Aynur Karamanlı Cihangir’de doğup büyümüş bir şair. Cihangir’in seçkin, burjuva ve özgür havası, Beyoğlu’nun kozmopolit düşüncesiyle onda derin izler bırakmış. Sanat ve şiir bu alt yapının açığa çıktığı zemin olmakta gecikmemiş. Ve Cihangir’in özgür havası ile Beyoğlu’nun kozmopolit yapısı onun şiir anlayışını oluşturmuş: hiçbir yapının, birikimin, geleneğin etkileyemediği, sahici ve lirik bir şiir. Söz nasıl geliyorsa içinden o şekilde, çağrışımlarla yazmayı tercih etmiş. Şair hayallerini, izlenimlerini sözcükler nasıl geliyorsa öyle ifade etmiş.

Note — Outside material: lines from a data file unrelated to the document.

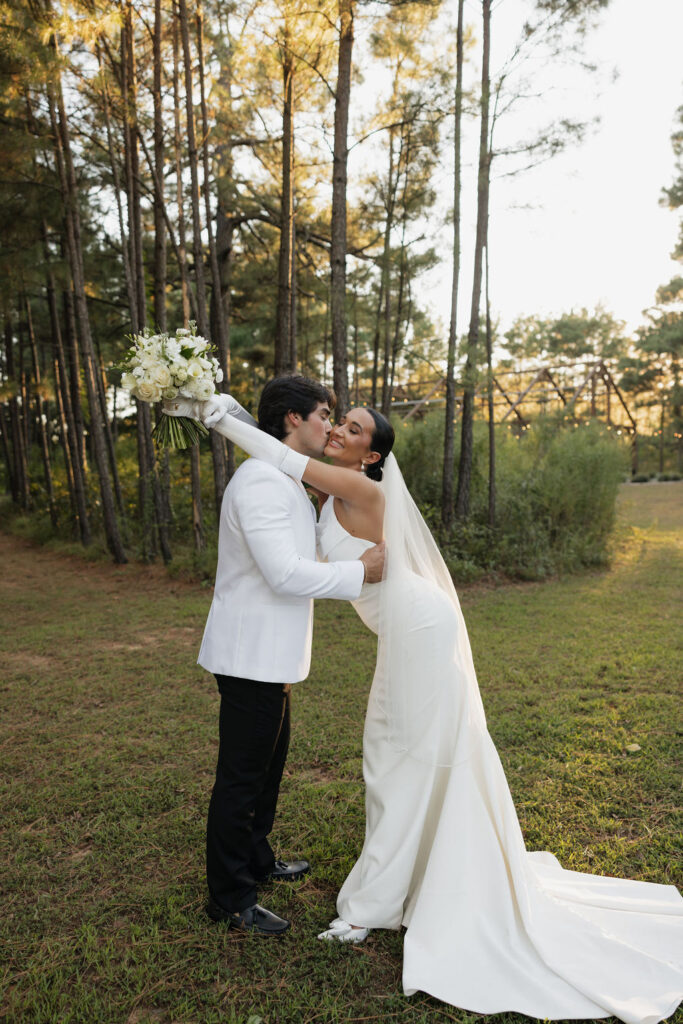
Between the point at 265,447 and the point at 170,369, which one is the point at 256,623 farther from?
the point at 170,369

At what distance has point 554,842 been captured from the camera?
10.7 feet

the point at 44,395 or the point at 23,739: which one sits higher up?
the point at 44,395

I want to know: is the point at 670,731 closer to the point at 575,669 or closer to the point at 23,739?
the point at 575,669

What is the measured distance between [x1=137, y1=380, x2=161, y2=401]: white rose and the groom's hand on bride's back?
932 millimetres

Hayatın içinden yazıyor Aynur Karamanlı. Yaşadıklarını, düşüncelerini şiire sokmaktan korkmuyor. Hatta daha ileri gidip sıradan, alışılmış hayatın şiirini yazıyor, sıradan hayata şiirsel bir tad vererek. Hayatı, özellikle de günlük hayatta olup biten basit hayatı yeniden tanımlıyor, hayatta olup bitenlere, yaşadıklarına bir anlam vermeye çalışıyor. Şiirin gizemine de bunu yaparken varıyor. “Dalgası sahile vurur/ Sen kıyıdaki küçük tekneyi izlersin/Yüreği bir sağa bir sola savrulur.” (Hani açıklardan büyük bir gemi geçer) Bu şiiri okurken başlıktan sonra birden farklı bir üçlükle karşılaşırız. Bir kayığın salınımı vardır görüntüde. Ama başlıkla okuyunca görüntü netleşir. Şiir bir geminin çıkardığı dalgaya yakalanan bir kayığı almıştır odağa ama son dizede her şey değişir. Aşkın dalgasına kapılmış bir kişinin tanımıdır artık okuduğumuz.
Bu kitapta böyle çok şaşırtıcı şiir bulacaktır okuyucu.